Un peu indisposée, la veuve ne retint pas longtemps Gavril, qui, aussitôt rentré chez lui, convoqua un conseil extraordinaire. L’affaire était épineuse. Tatiana certes ne faisait aucune objection ; mais Capiton déclarait à qui voulait l’entendre qu’il n’avait qu’une tête, qu’il n’en avait pas deux, qu’il n’en avait pas trois... ; quant à Gérasime, posté sur le seuil du pavillon des servantes, il jetait des regards farouches à tous les passants et semblait avoir vent du complot qui se tramait contre lui. À ce conseil assistait notamment un vieux sommelier, le père La Queue, dont on prenait toujours l’avis avec une déférence particulière mais dont on n’obtenait jamais que des « oui, évidemment, bien sûr. » On résolut dès l’abord d’enfermer pour plus de sûreté Capiton dans le cabinet du filtre à eau. Une longue délibération suivit. Le plus simple évidemment était de recourir à la force. Tout le monde en convint, mais cela ferait du bruit, la maîtresse s’inquiéterait, demanderait des explications. Non, décidément, il n’y fallait pas songer. Enfin, après de longs débats, on trouva un adroit expédient. On se souvint que Gérasime avait une horreur profonde pour les ivrognes. Lorsqu’il était en faction au portail, il détournait la tête avec dégoût dès qu’il voyait un pochard cheminer en trébuchant et la casquette sur l’oreille. On engagea donc Tatiana à simuler devant Gérasime la démarche vacillante d’une personne prise de boisson. Après de longues hésitations, la pauvre fille, convenant qu’elle ne saurait autrement se défaire de son adorateur, finit par consentir à ce subterfuge. Et l’on délivra Capiton, qui après tout avait voix au chapitre.

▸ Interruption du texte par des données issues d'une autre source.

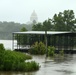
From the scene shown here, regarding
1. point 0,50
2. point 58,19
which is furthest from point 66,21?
point 0,50

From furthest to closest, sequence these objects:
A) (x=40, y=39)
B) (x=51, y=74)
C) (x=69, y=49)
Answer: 1. (x=40, y=39)
2. (x=69, y=49)
3. (x=51, y=74)

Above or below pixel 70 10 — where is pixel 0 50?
below

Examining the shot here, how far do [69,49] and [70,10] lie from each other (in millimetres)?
17864

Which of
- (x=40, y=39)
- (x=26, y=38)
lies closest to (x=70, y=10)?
(x=26, y=38)

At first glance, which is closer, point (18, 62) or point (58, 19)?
point (18, 62)

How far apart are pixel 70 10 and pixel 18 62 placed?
114 feet

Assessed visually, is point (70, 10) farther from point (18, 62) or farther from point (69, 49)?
point (18, 62)

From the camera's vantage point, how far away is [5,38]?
91.6m

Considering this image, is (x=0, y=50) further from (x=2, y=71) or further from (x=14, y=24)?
(x=14, y=24)

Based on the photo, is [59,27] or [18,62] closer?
[18,62]

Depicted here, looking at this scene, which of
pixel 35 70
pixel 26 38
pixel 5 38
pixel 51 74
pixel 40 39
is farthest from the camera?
pixel 5 38

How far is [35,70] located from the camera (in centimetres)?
1688

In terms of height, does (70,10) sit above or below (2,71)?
above

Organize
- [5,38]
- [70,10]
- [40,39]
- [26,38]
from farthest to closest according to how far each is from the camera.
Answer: [5,38], [70,10], [26,38], [40,39]
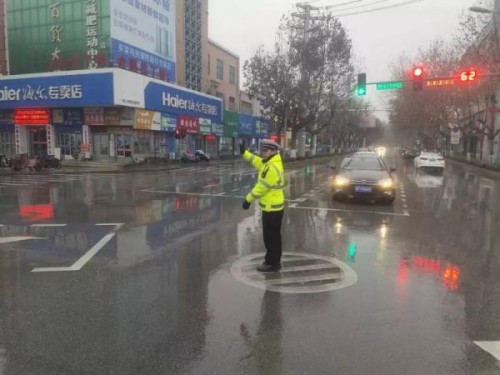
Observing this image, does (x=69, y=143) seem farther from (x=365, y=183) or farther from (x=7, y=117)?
(x=365, y=183)

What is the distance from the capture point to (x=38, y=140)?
37.0 metres

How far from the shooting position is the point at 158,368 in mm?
Result: 3723

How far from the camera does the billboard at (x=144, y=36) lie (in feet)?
116

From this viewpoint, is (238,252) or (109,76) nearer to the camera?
(238,252)

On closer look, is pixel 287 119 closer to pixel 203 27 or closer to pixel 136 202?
pixel 203 27

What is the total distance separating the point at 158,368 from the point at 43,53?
41.0m

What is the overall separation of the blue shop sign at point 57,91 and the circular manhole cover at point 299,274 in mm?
27409

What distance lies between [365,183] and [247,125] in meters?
44.9

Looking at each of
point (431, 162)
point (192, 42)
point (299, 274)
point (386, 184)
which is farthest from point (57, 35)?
point (299, 274)

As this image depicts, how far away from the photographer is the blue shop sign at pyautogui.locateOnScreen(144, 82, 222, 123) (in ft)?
119

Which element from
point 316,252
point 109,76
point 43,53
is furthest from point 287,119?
point 316,252

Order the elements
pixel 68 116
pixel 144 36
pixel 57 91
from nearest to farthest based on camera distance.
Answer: pixel 57 91 < pixel 68 116 < pixel 144 36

Gérasime cependant, assis sur une borne près du portail, taquinait rageusement la terre de sa pelle. De tous les coins, de toutes les fenêtres aux stores baissés des regards le guettaient. Il donna pleinement dans le panneau. Dès qu’il aperçut Tatiana, il lui adressa un signe de tête amical accompagné d’un de ses grognements habituels ; mais en l’examinant de plus près il sursauta, jeta sa pelle et vint coller son visage droit contre celui de la jeune fille qui, tremblante de peur, ferma les yeux et chancela encore davantage... Il la prit par la main, la traîna à travers toute la cour, entra avec elle dans la chambre où était réuni le conseil et la jeta prête à défaillir du côté de Capiton. Il l’observa quelques instants ; puis, après un sourire amer et un geste de dépit, il regagna d’un pas lourd son réduit, où il se tint enfermé durant vingt-quatre heures. Le piqueur Antipe raconta plus tard qu’il était allé l’épier par une fente de la porte : assis sur son lit, le visage entre les mains, Gérasime chantait doucement, c’est-à-dire qu’il grommelait, secouait la tête et se balançait en cadence comme le font les voituriers et les haleurs quand ils entonnent une de leurs mélancoliques complaintes ; sentant le cœur lui serrer à ce spectacle, Antipe s’était précipitamment retiré.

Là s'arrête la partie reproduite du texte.